While Bank of India has been downgraded from AAA with a negative outlook to AA+ with a negative outlook, Central Bank of India has been downgraded from AA with a negative outlook to AA- with a negative outlook. Similarly, Corporation Bank has been downgraded from AA+ with a stable outlook to AA with a negative outlook, Dena Bank from AA+ with a negative outlook to AA- with a negative outlook, IDBI Bank from AA+ with a negative outlook to AA with a negative outlook, Indian Overseas Bank from AA- with a negative outlook to A+ with a negative outlook and UCO Bank from AA+ with a negative outlook to AA with a negative outlook.
Syndicate Bank, on the other hand, while being downgraded from AA+ with a stable outlook to AA, has also been placed on ‘watch negative’.

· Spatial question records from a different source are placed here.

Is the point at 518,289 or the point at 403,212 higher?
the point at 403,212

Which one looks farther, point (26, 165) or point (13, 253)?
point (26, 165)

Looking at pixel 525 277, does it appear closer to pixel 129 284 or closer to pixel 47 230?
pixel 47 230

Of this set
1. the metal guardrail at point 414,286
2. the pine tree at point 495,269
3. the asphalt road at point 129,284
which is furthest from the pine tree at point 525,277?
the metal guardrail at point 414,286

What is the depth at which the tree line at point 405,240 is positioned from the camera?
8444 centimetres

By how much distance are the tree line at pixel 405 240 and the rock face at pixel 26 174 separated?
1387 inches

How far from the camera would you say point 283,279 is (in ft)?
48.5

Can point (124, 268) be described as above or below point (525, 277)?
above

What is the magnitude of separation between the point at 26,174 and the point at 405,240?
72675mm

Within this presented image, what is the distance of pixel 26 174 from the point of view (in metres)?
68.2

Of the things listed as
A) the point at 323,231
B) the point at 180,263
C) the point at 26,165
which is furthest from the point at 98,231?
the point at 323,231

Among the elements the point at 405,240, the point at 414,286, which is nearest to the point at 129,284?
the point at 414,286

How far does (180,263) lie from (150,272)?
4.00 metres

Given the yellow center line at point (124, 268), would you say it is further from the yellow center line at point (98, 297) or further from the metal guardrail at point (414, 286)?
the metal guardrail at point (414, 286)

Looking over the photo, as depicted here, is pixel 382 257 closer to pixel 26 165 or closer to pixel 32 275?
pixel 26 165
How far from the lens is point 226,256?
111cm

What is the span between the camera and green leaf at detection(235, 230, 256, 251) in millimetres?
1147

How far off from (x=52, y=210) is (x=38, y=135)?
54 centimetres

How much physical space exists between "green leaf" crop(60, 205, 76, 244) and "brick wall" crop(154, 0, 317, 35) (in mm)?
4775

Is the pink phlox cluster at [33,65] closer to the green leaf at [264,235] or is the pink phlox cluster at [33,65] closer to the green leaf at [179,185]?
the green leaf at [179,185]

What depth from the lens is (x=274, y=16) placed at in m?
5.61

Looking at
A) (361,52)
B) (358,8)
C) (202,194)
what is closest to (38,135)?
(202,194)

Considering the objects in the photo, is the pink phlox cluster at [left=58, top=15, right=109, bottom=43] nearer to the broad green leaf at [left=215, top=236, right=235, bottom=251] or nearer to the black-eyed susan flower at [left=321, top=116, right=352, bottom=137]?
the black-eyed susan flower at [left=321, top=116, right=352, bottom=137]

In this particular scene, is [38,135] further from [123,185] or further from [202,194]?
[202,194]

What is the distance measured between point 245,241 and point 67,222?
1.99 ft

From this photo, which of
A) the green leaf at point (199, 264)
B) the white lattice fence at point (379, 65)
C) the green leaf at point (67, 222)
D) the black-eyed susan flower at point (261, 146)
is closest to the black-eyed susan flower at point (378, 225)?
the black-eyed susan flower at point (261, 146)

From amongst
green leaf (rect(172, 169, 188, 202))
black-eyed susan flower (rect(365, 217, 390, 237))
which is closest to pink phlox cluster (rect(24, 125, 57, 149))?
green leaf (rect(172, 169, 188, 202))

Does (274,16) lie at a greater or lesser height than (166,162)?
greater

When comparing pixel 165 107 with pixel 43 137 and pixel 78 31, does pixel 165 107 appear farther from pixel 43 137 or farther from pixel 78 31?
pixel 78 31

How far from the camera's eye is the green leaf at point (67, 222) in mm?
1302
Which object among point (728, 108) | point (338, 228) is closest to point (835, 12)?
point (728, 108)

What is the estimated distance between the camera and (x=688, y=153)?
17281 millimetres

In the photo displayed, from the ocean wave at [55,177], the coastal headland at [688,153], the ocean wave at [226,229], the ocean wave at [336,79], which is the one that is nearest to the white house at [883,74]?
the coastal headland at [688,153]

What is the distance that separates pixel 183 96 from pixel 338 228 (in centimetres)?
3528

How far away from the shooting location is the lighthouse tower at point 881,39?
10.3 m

Giving its rationale for the downgrades, the rating agency noted, “Significant stress in the corporate loan book of PSBs is expected to result in their weak assets ballooning to Rs 7.1 lakh crore by March 31, 2017 from around Rs 4 lakh crore as on March 31, 2015.” CRISIL also noted that it “expects slippages to NPAs to remain high driven by stretched cash flows of highly leveraged corporates, mainly in sectors such as infrastructure, metals and real estate; continued proactive recognition of stressed assets by banks; and limited ability of banks in the current environment to recover from exposures to large corporates that have slipped into NPAs.
CRISIL doesn’t expect the recent move by Reserve Bank of India (RBI) to allow banks to recognise several assets like revaluation reserves as common equity tier 1 (CET1) capital, and the government’s Indradhanush plan to infuse Rs 70,000 crore into PSBs over the next four years, ‘sufficient’ since the tier 1 capital requirement for PSBs 2019 has risen due to a decline in profits.
Last week, RBI had revised its regulations and allowed banks to recognise 45% of their revaluation reserves, 75% of their foreign currency translation reserves (FCTR) and deferred tax assets (DTAs) related to timing difference up to a maximum of 10%, as CET1 capital.
As per estimates, it had freed up capital in excess of R25,000 crore and reduced PSBs’ need to raise fresh capital to adhere to RBI’s capital adequacy norms.